[llvm] r367389 - [ARM][ParallelDSP] Convert to function pass
Sam Parker via llvm-commits
llvm-commits at lists.llvm.org
Thu Aug 22 01:09:55 PDT 2019
Thanks Hans, sorry I've been on holiday. I think it's triggering an underlying bug, so I'll look into a proper fix today.
Sam
Sam Parker
Compilation Tools Engineer | Arm
. . . . . . . . . . . . . . . . . . . . . . . . . . .
Arm.com
________________________________
From: Hans Wennborg <hans at chromium.org>
Sent: 21 August 2019 14:09
To: Sam Parker <Sam.Parker at arm.com>
Cc: llvm-commits <llvm-commits at lists.llvm.org>
Subject: Re: [llvm] r367389 - [ARM][ParallelDSP] Convert to function pass
It does look like a miscompile. Filed
https://bugs.llvm.org/show_bug.cgi?id=43073
On Mon, Aug 19, 2019 at 6:06 PM Hans Wennborg <hans at chromium.org> wrote:
>
> Just a heads up that we bisected a regression in Chromium (really
> WebRTC) to this revision:
> https://bugs.chromium.org/p/webrtc/issues/detail?id=10887
>
> We still don't know what's wrong, and the problem could lie in the
> WebRTC code, but I wanted to give a heads up that this affected our
> code.
>
> On Wed, Jul 31, 2019 at 9:31 AM Sam Parker via llvm-commits
> <llvm-commits at lists.llvm.org> wrote:
> >
> > Author: sam_parker
> > Date: Wed Jul 31 00:32:03 2019
> > New Revision: 367389
> >
> > URL: http://llvm.org/viewvc/llvm-project?rev=367389&view=rev
> > Log:
> > [ARM][ParallelDSP] Convert to function pass
> >
> > Run across a whole function, visiting each basic block one at a time.
> >
> > Differential Revision: https://reviews.llvm.org/D65324
> >
> > Added:
> > llvm/trunk/test/CodeGen/ARM/ParallelDSP/blocks.ll
> > Modified:
> > llvm/trunk/lib/Target/ARM/ARMParallelDSP.cpp
> > llvm/trunk/test/CodeGen/ARM/O3-pipeline.ll
> > llvm/trunk/test/CodeGen/ARM/ParallelDSP/smlad12.ll
> >
> > Modified: llvm/trunk/lib/Target/ARM/ARMParallelDSP.cpp
> > URL: http://llvm.org/viewvc/llvm-project/llvm/trunk/lib/Target/ARM/ARMParallelDSP.cpp?rev=367389&r1=367388&r2=367389&view=diff
> > ==============================================================================
> > --- llvm/trunk/lib/Target/ARM/ARMParallelDSP.cpp (original)
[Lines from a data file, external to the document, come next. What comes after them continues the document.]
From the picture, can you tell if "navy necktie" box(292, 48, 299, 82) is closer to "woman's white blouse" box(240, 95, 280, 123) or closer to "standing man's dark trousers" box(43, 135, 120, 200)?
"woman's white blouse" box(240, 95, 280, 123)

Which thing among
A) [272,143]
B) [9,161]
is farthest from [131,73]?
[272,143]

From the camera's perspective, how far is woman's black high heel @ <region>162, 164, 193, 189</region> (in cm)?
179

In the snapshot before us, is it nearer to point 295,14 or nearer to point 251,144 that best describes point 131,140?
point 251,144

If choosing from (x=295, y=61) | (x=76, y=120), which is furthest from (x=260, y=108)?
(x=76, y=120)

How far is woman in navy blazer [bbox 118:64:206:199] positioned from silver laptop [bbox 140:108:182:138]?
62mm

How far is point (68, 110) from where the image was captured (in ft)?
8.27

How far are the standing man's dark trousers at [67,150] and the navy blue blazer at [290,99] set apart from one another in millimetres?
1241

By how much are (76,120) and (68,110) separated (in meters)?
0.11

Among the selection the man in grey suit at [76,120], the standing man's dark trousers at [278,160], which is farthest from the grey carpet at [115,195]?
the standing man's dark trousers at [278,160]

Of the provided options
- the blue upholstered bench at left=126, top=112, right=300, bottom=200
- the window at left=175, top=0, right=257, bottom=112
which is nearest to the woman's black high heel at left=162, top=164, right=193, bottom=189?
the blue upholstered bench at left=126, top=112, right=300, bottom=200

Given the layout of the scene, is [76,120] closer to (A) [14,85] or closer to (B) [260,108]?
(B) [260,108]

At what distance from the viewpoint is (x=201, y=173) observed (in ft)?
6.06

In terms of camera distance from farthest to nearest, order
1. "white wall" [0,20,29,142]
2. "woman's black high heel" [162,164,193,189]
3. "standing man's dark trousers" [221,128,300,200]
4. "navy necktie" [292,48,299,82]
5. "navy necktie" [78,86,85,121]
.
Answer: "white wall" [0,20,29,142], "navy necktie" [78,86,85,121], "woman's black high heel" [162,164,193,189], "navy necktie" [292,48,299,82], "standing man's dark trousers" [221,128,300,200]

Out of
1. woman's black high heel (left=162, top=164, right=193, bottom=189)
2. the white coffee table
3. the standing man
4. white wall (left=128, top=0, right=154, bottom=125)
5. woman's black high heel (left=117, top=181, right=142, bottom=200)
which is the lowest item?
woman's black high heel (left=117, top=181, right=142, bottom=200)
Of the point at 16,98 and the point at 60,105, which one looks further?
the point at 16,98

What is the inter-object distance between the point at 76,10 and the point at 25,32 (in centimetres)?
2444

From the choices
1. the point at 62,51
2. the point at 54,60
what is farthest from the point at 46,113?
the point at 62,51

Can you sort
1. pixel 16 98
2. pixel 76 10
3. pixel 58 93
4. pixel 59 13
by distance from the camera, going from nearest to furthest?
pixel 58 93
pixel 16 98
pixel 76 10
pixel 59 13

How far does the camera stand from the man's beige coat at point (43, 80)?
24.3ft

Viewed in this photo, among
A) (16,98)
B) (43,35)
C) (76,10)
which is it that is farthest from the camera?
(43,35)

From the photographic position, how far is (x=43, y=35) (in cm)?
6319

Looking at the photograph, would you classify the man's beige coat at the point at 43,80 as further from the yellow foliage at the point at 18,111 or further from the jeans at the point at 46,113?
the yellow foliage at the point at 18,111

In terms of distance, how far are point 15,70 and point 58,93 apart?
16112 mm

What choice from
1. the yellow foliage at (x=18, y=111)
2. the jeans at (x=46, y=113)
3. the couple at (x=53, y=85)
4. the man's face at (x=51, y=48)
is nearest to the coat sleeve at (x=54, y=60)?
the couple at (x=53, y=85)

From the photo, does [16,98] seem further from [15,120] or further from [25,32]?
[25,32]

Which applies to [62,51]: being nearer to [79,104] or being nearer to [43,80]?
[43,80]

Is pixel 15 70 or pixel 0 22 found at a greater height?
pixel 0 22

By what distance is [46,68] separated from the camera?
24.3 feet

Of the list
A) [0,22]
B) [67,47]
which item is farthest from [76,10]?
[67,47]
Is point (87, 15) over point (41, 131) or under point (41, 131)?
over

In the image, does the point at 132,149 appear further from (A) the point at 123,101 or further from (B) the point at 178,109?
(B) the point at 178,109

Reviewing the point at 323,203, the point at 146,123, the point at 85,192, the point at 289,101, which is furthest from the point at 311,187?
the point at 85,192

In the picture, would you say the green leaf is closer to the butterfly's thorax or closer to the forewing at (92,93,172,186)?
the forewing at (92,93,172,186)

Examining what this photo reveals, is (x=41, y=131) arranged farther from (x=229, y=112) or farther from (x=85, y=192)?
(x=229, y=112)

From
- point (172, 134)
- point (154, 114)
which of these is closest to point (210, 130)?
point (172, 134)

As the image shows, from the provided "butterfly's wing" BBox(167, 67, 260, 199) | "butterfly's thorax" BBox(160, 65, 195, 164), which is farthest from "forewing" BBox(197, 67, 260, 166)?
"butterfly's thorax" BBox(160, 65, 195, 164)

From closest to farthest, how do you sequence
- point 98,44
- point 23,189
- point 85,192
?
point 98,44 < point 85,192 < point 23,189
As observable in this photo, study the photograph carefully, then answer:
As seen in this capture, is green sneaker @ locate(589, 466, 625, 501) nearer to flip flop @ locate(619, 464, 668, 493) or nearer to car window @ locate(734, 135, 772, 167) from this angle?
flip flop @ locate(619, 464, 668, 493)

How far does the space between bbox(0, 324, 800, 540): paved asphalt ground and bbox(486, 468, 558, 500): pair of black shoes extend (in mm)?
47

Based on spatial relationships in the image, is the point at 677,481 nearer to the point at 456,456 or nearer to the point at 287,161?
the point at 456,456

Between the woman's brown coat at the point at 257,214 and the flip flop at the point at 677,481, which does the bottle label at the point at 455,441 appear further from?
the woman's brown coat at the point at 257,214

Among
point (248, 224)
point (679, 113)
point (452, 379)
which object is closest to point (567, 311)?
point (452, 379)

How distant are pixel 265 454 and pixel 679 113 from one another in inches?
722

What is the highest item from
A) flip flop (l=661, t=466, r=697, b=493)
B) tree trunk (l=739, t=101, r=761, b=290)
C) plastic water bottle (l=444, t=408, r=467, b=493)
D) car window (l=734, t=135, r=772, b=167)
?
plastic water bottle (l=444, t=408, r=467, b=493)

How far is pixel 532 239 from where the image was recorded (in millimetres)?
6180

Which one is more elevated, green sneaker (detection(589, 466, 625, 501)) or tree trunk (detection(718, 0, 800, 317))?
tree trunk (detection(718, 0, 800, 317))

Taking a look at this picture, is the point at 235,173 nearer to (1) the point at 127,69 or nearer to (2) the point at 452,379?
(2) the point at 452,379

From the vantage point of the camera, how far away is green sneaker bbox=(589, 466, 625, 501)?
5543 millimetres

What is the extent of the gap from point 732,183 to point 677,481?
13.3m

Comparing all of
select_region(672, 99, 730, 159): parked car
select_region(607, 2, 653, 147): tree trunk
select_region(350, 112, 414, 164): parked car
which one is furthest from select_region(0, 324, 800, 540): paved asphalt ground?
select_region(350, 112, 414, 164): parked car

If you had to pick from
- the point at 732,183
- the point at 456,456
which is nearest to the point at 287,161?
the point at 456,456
> > +++ llvm/trunk/lib/Target/ARM/ARMParallelDSP.cpp Wed Jul 31 00:32:03 2019
> > @@ -1,4 +1,4 @@
> > -//===- ParallelDSP.cpp - Parallel DSP Pass --------------------------------===//
> > +//===- ARMParallelDSP.cpp - Parallel DSP Pass -----------------------------===//
> > //
> > // Part of the LLVM Project, under the Apache License v2.0 with LLVM Exceptions.
> > // See https://llvm.org/LICENSE.txt for license information.
> > @@ -18,13 +18,10 @@
> > #include "llvm/ADT/SmallPtrSet.h"
> > #include "llvm/Analysis/AliasAnalysis.h"
> > #include "llvm/Analysis/LoopAccessAnalysis.h"
> > -#include "llvm/Analysis/LoopPass.h"
> > -#include "llvm/Analysis/LoopInfo.h"
> > #include "llvm/IR/Instructions.h"
> > #include "llvm/IR/NoFolder.h"
> > #include "llvm/Transforms/Scalar.h"
> > #include "llvm/Transforms/Utils/BasicBlockUtils.h"
> > -#include "llvm/Transforms/Utils/LoopUtils.h"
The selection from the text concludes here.